Trace3 landed a longtime SIGMAnet executive for its newly created role of vice president of security as the company targets cloud security, behavioral analytics and threat prevention.
The Irvine, Calif.-based company -- No. 54 on the CRN Solution Provider 500 -- brought in Tony Olzak, SIGMAnet's vice president of advanced technology solutions, to create the security operations center of the future by leveraging cognitive computing and machine learning to identify dangerous network patterns and respond to them in real time.
"We believe security could be the future of the company," Olzak told CRN. "It could become one of the core things we're known for."
Trace3 will put more muscle behind its growing security practice with waves of new hires, Olzak said. Eight people will be hired as part of the first wave, Olzak said, including director-level positions in the security analytics and identity and access management (IAM) spaces as well as specialized delivery personnel focused on emerging areas.
"We have a ton of open headcount right now, and we're going to be aggressive in bringing on top-end talent to [build] out all of these different areas," Olzak said.
Trace3 today has more than 20 different engineers and 100 architects with experience crafting and selling security solutions, Olzak said. Trace3 plans to launch a security landing page on its website in roughly a month, he said.
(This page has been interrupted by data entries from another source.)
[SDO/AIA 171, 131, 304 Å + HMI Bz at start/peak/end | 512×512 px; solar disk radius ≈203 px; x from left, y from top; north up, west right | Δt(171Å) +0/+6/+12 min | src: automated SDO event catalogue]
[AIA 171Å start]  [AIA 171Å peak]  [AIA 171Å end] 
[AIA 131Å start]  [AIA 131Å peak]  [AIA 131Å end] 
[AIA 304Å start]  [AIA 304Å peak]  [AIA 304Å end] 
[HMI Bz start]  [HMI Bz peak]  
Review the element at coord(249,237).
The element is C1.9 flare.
Olzak spent nine years at Ontario, Calif.-based SIGMAnet, No. 115 on the CRN SP 500, rising to the rank of vice president of advanced technology solutions. Under Olzak, SIGMAnet's security practice was validated by Cisco naming the company as its security partner of the year two years in a row, he said.
Trace3's burgeoning security practice is looking to go far beyond selling a bunch of firewalls and has little interest in investing in legacy people, systems or ways of thinking, Olzak said. Instead, Olzak said Trace3 is seeking to craft an entire security strategy that pushes to where companies will be in five years around analytics, machine learning automated workloads and adaptive response.
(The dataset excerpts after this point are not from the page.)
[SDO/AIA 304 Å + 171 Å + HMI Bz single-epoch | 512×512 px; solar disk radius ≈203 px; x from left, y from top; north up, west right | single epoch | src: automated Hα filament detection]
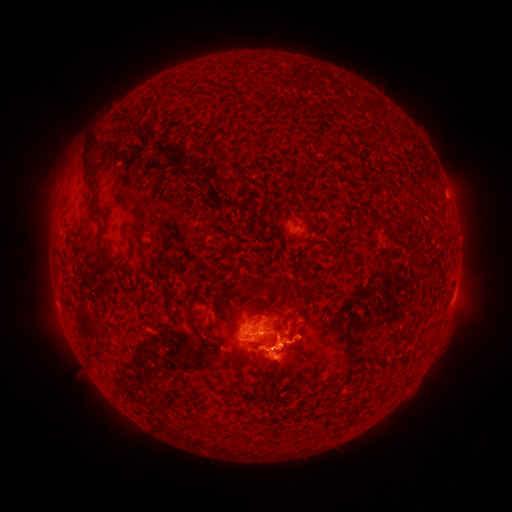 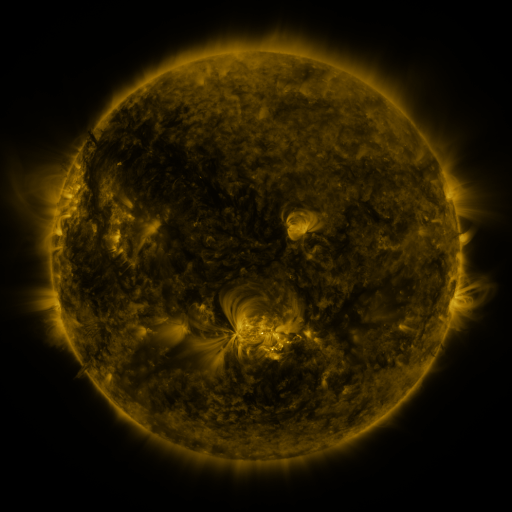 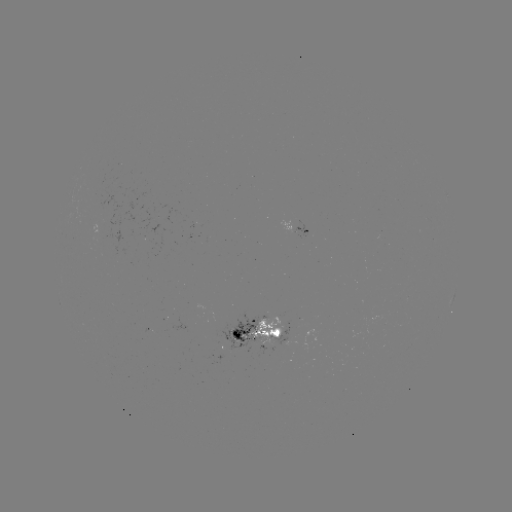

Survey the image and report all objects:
filament: <bbox>80, 141, 99, 187</bbox>
filament: <bbox>152, 144, 171, 161</bbox>
filament: <bbox>173, 153, 199, 173</bbox>
filament: <bbox>256, 161, 267, 167</bbox>
filament: <bbox>206, 165, 236, 190</bbox>
filament: <bbox>421, 192, 432, 200</bbox>
filament: <bbox>411, 207, 420, 218</bbox>
filament: <bbox>90, 210, 101, 220</bbox>
filament: <bbox>389, 212, 403, 221</bbox>
filament: <bbox>326, 232, 335, 240</bbox>
filament: <bbox>95, 246, 109, 263</bbox>
filament: <bbox>99, 254, 115, 275</bbox>
filament: <bbox>250, 278, 299, 310</bbox>
filament: <bbox>270, 309, 289, 323</bbox>
filament: <bbox>74, 311, 104, 344</bbox>
filament: <bbox>252, 315, 264, 326</bbox>
filament: <bbox>196, 326, 206, 337</bbox>
filament: <bbox>207, 327, 217, 337</bbox>
filament: <bbox>246, 332, 286, 349</bbox>
filament: <bbox>263, 368, 268, 379</bbox>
"This is really Trace3 going all in," Olzak said. "It's really like swinging for the fences, or trying to punch a little higher."
Trace3's security behavioral analytics practice will be centered around identity and access management, Olzak said, while the company's comprehensive threat prevention will focus on proactive threat hunting through machine learning and cognitive computing. The overall strategic roadmap calls for integrating components, leveraging automation and making organizations better in a measurable way, he said.